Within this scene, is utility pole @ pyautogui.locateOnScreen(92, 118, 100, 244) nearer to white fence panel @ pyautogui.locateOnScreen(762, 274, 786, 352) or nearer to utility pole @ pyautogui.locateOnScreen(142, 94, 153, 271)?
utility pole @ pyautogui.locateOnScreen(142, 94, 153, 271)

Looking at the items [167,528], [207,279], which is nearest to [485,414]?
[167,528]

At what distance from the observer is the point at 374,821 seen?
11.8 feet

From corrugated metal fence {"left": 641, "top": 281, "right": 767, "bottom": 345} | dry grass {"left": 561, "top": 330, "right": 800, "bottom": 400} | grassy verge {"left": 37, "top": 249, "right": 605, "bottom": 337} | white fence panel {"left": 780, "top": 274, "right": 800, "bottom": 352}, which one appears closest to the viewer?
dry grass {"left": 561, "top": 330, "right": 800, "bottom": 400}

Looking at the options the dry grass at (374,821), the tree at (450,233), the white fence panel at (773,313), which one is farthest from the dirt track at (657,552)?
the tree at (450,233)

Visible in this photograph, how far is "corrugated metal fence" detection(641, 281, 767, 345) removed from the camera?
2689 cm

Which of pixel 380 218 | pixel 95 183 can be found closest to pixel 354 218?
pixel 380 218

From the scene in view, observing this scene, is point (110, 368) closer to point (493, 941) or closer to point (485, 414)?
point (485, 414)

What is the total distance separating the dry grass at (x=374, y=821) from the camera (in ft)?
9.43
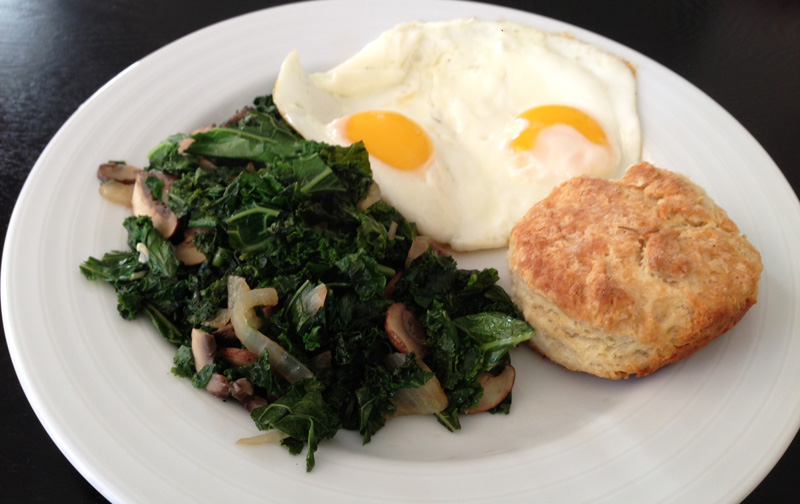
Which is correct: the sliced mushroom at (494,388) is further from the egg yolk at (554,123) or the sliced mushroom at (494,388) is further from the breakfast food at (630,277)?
the egg yolk at (554,123)

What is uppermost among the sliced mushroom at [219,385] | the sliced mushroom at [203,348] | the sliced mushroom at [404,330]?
the sliced mushroom at [404,330]

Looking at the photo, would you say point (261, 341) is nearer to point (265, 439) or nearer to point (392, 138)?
point (265, 439)

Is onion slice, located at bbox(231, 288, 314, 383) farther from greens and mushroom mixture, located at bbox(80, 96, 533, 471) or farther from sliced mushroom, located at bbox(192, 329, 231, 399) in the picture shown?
sliced mushroom, located at bbox(192, 329, 231, 399)

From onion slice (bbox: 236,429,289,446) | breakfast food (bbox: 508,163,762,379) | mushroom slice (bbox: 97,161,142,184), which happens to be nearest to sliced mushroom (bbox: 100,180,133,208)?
mushroom slice (bbox: 97,161,142,184)

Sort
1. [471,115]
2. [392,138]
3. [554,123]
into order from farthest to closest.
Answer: [471,115] → [554,123] → [392,138]

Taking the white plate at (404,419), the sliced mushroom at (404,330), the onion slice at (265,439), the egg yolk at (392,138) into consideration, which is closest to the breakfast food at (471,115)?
the egg yolk at (392,138)

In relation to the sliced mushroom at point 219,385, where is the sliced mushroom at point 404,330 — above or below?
above

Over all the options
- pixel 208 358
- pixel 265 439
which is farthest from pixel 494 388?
pixel 208 358
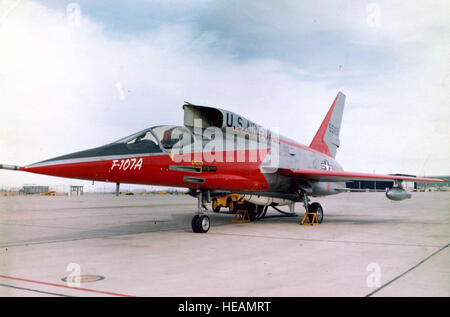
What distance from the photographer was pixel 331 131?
1970cm

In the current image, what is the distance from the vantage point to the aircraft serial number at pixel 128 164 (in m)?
8.40

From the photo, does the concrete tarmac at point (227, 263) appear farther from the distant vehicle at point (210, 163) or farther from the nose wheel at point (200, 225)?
the distant vehicle at point (210, 163)

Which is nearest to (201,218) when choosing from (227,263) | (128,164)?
(128,164)

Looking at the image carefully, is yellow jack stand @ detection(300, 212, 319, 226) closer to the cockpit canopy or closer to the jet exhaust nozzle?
the jet exhaust nozzle

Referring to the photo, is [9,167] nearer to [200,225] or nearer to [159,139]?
[159,139]

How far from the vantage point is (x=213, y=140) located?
10.6m

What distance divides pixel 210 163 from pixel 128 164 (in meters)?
2.54

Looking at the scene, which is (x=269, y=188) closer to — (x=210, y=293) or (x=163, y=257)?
(x=163, y=257)

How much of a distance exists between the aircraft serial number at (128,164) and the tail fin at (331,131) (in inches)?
467

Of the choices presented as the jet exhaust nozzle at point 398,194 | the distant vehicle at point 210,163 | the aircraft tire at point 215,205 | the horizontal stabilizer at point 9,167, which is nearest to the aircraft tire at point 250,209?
the distant vehicle at point 210,163

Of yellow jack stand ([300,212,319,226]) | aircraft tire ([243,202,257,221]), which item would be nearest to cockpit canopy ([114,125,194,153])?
yellow jack stand ([300,212,319,226])

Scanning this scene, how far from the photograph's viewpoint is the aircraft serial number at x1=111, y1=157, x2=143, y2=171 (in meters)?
8.40

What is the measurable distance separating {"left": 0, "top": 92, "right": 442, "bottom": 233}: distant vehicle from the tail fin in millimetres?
2963

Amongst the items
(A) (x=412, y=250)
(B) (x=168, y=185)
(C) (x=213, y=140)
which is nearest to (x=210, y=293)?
(A) (x=412, y=250)
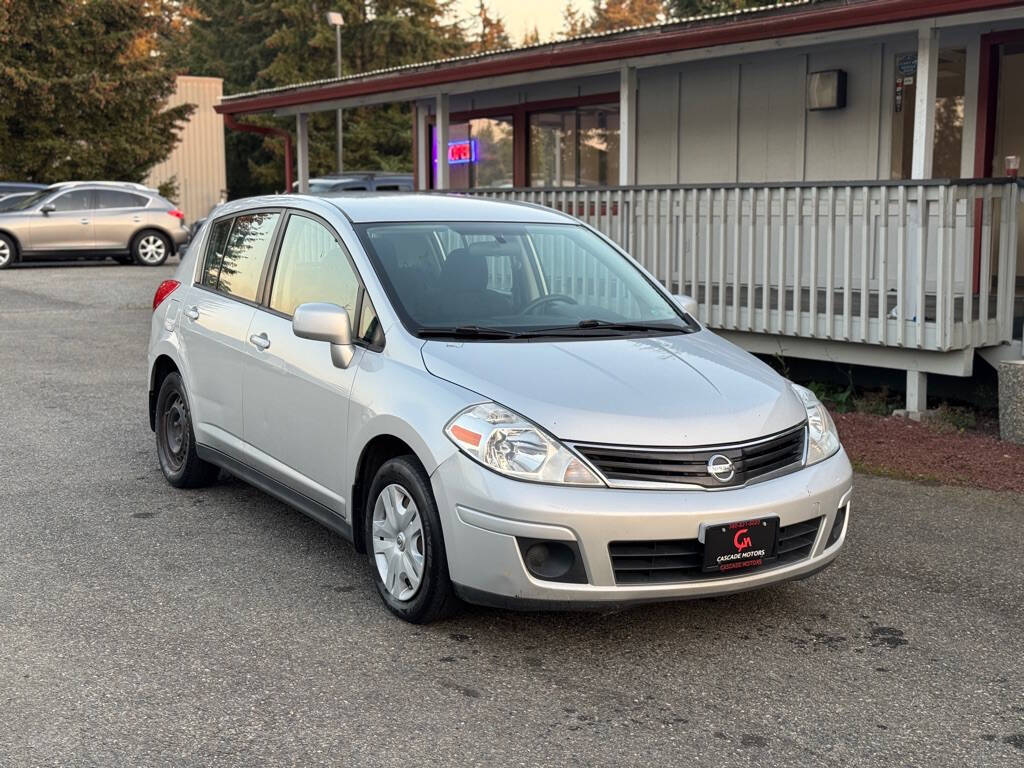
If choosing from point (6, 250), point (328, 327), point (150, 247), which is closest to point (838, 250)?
point (328, 327)

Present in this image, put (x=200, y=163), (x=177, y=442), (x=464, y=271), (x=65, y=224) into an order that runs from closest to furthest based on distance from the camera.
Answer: (x=464, y=271), (x=177, y=442), (x=65, y=224), (x=200, y=163)

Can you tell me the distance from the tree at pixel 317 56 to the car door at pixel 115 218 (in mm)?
24055

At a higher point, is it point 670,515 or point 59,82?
point 59,82

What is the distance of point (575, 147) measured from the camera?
16297 millimetres

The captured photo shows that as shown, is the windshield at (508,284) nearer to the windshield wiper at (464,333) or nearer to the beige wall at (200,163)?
the windshield wiper at (464,333)

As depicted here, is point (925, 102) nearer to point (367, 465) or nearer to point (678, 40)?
point (678, 40)

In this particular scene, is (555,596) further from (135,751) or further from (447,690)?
(135,751)

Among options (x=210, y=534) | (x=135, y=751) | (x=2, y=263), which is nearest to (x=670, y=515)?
(x=135, y=751)

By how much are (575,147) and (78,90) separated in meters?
21.0

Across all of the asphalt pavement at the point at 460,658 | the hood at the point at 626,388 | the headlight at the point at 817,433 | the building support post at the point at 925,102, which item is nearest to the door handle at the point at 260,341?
the asphalt pavement at the point at 460,658

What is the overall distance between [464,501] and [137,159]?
32.9m

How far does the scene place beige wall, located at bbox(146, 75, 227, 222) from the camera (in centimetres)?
4141

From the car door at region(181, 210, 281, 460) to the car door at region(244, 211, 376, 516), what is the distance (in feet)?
0.51

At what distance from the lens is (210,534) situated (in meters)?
6.11
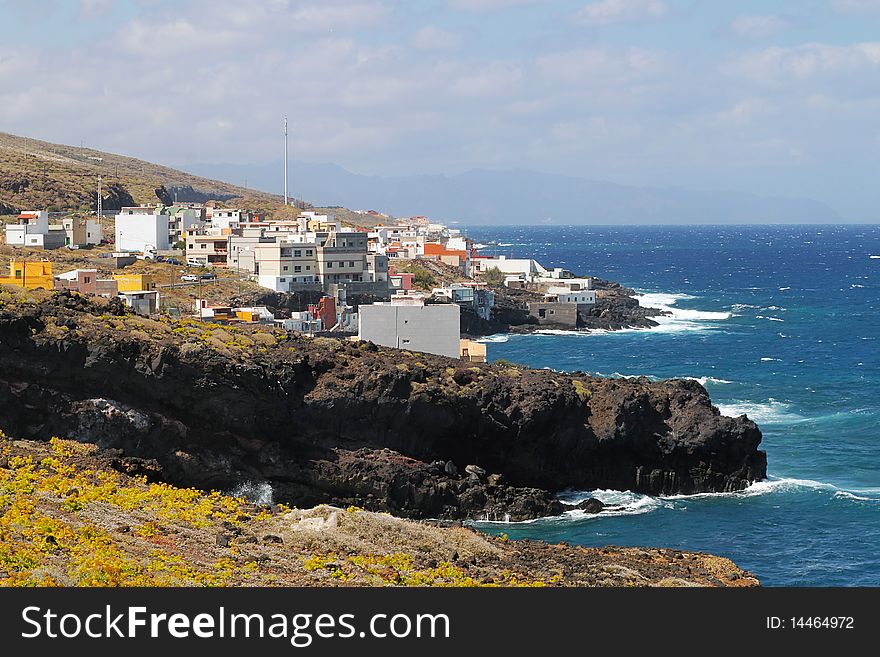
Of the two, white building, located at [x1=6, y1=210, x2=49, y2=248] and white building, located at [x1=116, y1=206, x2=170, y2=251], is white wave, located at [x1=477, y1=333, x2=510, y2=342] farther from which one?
white building, located at [x1=6, y1=210, x2=49, y2=248]

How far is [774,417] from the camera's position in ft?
212

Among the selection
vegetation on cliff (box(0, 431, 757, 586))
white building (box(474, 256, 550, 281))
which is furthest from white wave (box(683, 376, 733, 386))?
white building (box(474, 256, 550, 281))

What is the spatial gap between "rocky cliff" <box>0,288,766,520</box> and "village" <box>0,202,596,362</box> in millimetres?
11957

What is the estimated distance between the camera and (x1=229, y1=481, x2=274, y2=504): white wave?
42531 millimetres

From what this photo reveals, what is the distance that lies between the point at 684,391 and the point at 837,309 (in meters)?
85.2

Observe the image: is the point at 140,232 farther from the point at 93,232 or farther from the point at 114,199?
the point at 114,199

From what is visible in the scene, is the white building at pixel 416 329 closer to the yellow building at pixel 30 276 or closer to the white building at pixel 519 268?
the yellow building at pixel 30 276

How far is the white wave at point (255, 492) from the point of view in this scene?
4253 cm

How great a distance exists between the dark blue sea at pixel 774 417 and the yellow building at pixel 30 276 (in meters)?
26.6

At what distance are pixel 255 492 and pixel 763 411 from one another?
32.9m

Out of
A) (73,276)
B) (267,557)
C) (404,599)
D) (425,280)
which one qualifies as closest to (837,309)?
(425,280)

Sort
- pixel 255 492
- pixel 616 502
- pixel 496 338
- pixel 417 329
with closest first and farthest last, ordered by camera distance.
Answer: pixel 255 492 < pixel 616 502 < pixel 417 329 < pixel 496 338


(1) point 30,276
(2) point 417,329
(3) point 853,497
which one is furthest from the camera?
(2) point 417,329

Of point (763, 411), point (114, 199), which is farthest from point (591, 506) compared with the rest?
point (114, 199)
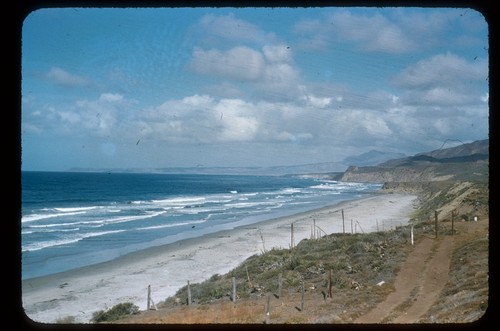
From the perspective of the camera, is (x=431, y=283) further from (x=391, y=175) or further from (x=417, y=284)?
(x=391, y=175)

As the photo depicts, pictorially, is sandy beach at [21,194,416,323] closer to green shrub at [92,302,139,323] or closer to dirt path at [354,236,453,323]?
green shrub at [92,302,139,323]

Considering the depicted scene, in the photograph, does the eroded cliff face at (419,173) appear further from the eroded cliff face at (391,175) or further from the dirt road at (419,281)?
the dirt road at (419,281)

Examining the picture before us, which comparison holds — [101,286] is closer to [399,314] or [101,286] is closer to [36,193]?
[399,314]

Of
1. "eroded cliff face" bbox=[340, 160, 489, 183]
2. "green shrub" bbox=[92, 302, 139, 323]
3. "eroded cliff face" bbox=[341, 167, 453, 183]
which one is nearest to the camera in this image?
"green shrub" bbox=[92, 302, 139, 323]

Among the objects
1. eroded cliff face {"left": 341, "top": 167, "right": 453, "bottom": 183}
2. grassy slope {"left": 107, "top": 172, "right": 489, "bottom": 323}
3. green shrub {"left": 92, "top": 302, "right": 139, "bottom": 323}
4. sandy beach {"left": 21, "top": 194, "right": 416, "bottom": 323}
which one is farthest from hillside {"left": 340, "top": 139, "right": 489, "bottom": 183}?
green shrub {"left": 92, "top": 302, "right": 139, "bottom": 323}

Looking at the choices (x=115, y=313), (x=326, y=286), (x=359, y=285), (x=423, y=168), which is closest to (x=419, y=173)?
(x=423, y=168)

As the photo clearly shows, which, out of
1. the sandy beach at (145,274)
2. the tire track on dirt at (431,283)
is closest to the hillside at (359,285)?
the tire track on dirt at (431,283)
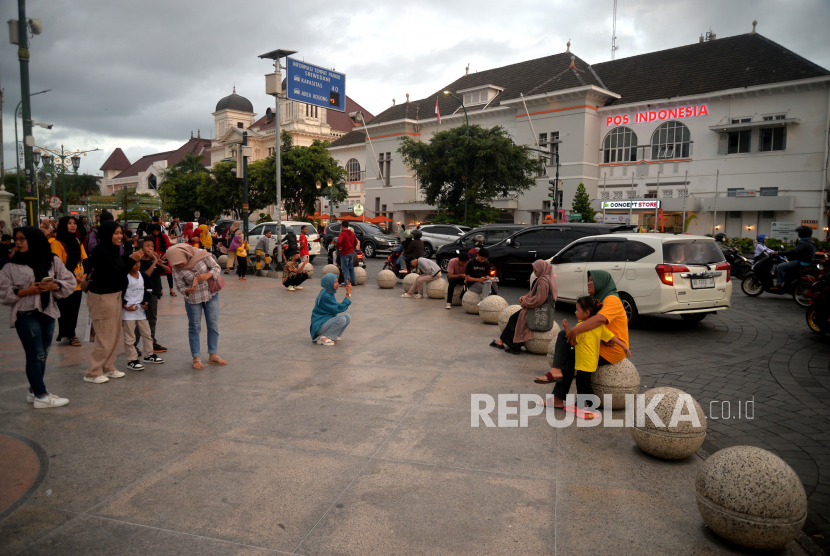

### Exercise brief
In the data, from the line containing "Among the objects" through the end of the data, inclusive, replace "sandy beach" with "shingle beach" and leave everything else as it is. Return only those lines, without the pictures.

### Result
Among the objects
1. eroded cliff face {"left": 341, "top": 167, "right": 453, "bottom": 183}
2. grassy slope {"left": 107, "top": 172, "right": 489, "bottom": 323}
3. green shrub {"left": 92, "top": 302, "right": 139, "bottom": 323}
4. shingle beach {"left": 21, "top": 194, "right": 416, "bottom": 323}
which one is farthest from hillside {"left": 340, "top": 139, "right": 489, "bottom": 183}?
green shrub {"left": 92, "top": 302, "right": 139, "bottom": 323}

Looking at the choices (x=115, y=313), (x=326, y=286), (x=359, y=285), (x=423, y=168), which is closest to (x=419, y=173)?
(x=423, y=168)

As the photo clearly shows, which, out of
1. the shingle beach at (145,274)
2. the tire track on dirt at (431,283)
is closest to the hillside at (359,285)?
the tire track on dirt at (431,283)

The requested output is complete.